ACTIONS TO TAKE:
1. In the sharding text, what is the obvious scheme for deciding which node owns a key?
2. From the sharding text, copy word for word the part that opens with the words containing "Question 1 &" and closes with "a cold start.".

PAGE TEXT:
>>>>

Replication copies all the data to every node; it scales reads and buys durability, but every node still stores everything and the write throughput of one machine remains the ceiling. Past that ceiling you must partition (shard): split the keyspace so each node owns a slice. Now three questions own your life: which node owns key k? — what happens when nodes join or leave? — and what if the load isn't spread like the keys are?
Question 1 & 2: assignment and the reshuffle problem
The obvious scheme is node = hash(key) mod N. It's perfectly balanced and brutally fragile — the fragility being what happens to the mod when N changes:
Add a node, count the casualties
Twelve cache keys, four nodes. Add a fifth node under each scheme and watch how many keys change owners — every changed key is a cache miss, a data migration, a cold start.

<<<<

LISTED RECORDS:
>>>>

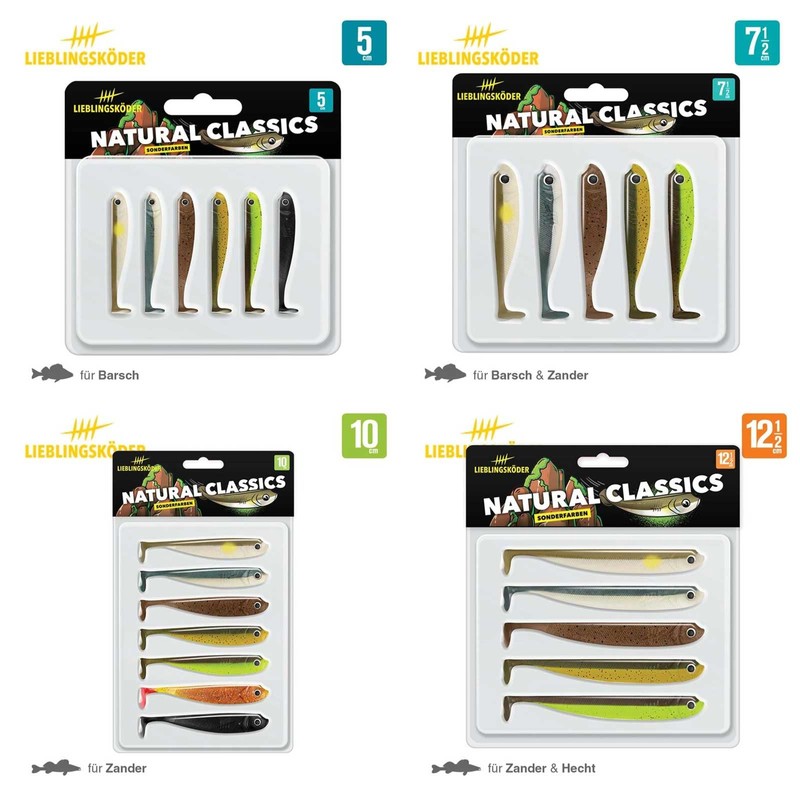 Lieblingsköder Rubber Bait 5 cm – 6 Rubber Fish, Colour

<<<<
>>>>

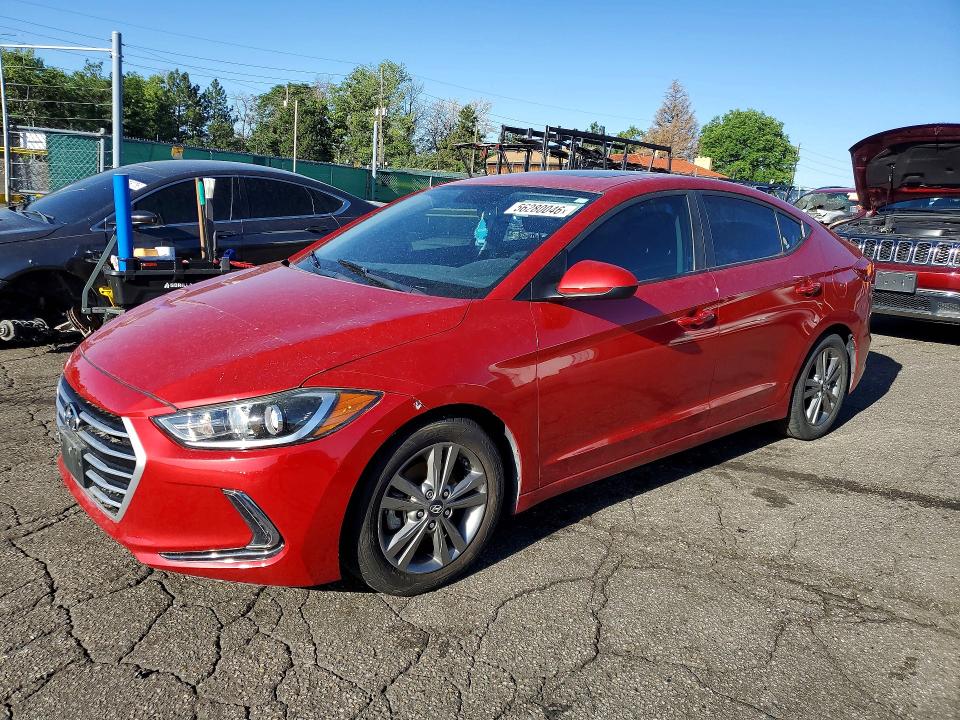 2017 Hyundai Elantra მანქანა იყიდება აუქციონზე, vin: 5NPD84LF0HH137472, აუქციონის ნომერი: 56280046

<<<<

COMPLETED EXERCISE:
1. node = hash(key) mod N

2.
Question 1 & 2: assignment and the reshuffle problem
The obvious scheme is node = hash(key) mod N. It's perfectly balanced and brutally fragile — the fragility being what happens to the mod when N changes:
Add a node, count the casualties
Twelve cache keys, four nodes. Add a fifth node under each scheme and watch how many keys change owners — every changed key is a cache miss, a data migration, a cold start.